On a fait plusieurs éditions du siècle de Louis 15. On en a envoié une à Mr De La Sourdiere pour être présentée à sa cousine, et on a mis des étiquettes aux pages où il est questions des choses les plus flatteuses pour les personnes intéressées. C'est une démarche dont qui que ce soit ne peut savoir mauvais gré, et qui peut faire un très bon éffet.

J'ai entendu parler comme vous d'une brochure traduite de l'anglais, intitulée, la paix perpétuelle. Il parait tous les huit jours quelque ouvrage dans ce goût en Hollande.
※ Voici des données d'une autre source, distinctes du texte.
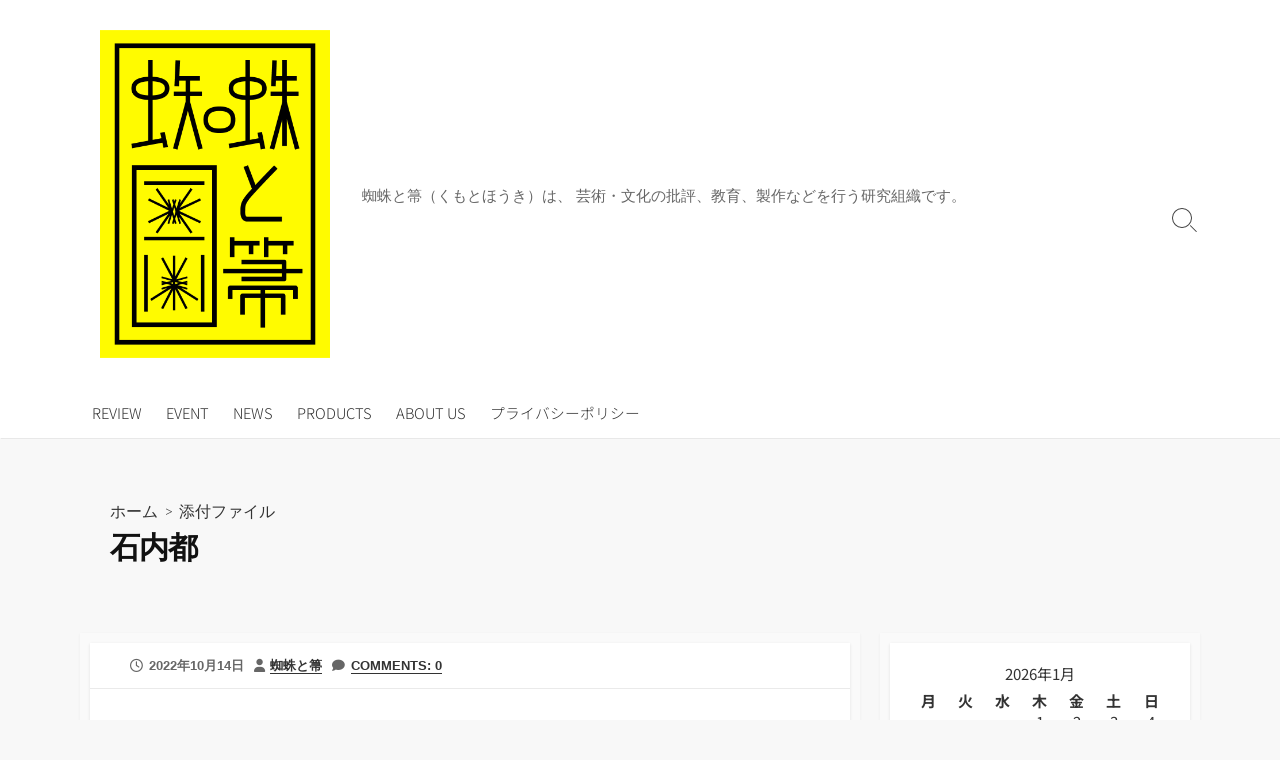

--- FILE ---
content_type: text/html; charset=UTF-8
request_url: http://kumotohouki.net/wp-admin/admin-ajax.php
body_size: 204
content:
129714.11b91d41c0a78cb9b2c70b7420187fc8

--- FILE ---
content_type: text/html; charset=utf-8
request_url: https://www.google.com/recaptcha/api2/aframe
body_size: 267
content:
<!DOCTYPE HTML><html><head><meta http-equiv="content-type" content="text/html; charset=UTF-8"></head><body><script nonce="VBbyFlKPslTF1czKoPXBMA">/** Anti-fraud and anti-abuse applications only. See google.com/recaptcha */ try{var clients={'sodar':'https://pagead2.googlesyndication.com/pagead/sodar?'};window.addEventListener("message",function(a){try{if(a.source===window.parent){var b=JSON.parse(a.data);var c=clients[b['id']];if(c){var d=document.createElement('img');d.src=c+b['params']+'&rc='+(localStorage.getItem("rc::a")?sessionStorage.getItem("rc::b"):"");window.document.body.appendChild(d);sessionStorage.setItem("rc::e",parseInt(sessionStorage.getItem("rc::e")||0)+1);localStorage.setItem("rc::h",'1768648877144');}}}catch(b){}});window.parent.postMessage("_grecaptcha_ready", "*");}catch(b){}</script></body></html>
On en a imprimé un catalogue que j'ai vu; il se monte à cent soixante et dix, et il est encor très incomplet. Il n'y a guères actuellement de jeunes gens un peu instruits qui ne veuillent essaier sa plume sur ces matières. D'Amilaville, Boulanger, celui qui a écrit sous le nom de Freret, ont fait une infinité de disciples. Pour moi je ne crois pas qu'étant parvenu à ma 76e année, on me mette au rang de ces jeunes gens. Quand je me suis amusé à écrire aulieu de jouer au wisk et au piquet, je n'ai écrit que pour la gloire de ma patrie. J'ai célébré Henri 4, Louis 14, Louis 15. J'ai fait quelques pièces de théâtre qui ont eu en leur tems un peu de succès. Les ouvrages qu'on m'impute ne peuvent rien dérober à l'honnêteté qui règne dans les ouvrages que j'ai faits. Je sais bien que tant que je respirerai je serai calomnié. Comme je suis à peu près en païs étranger les Frèrons ne manquent pas de m'attribuer tout ce qui est imprimé en Hollande, en Angleterre, en Suisse; mais j'espère que les gens de bien ne me sacrifieront pas aux Frérons.

Pour juger des injustices qu'on me fait souvenez vous du catécumêne; tout le monde me l'a imputé; vous en connaissez l'auteur; il a fait plusieurs petits enfants dont il m'a fait passer pour le père. Ce procédé n'est pas légitime; cependant je me tais. Vous m'avouerez que j'ai dumoins la vertu de la patience.

Cette patience est bien éxercée par les maux dont je souffre. J'ai souvent des avertissements qui me disent que je n'ai pas longtems à vivre. Soiez bien sûre que je mourrai en vous aimant.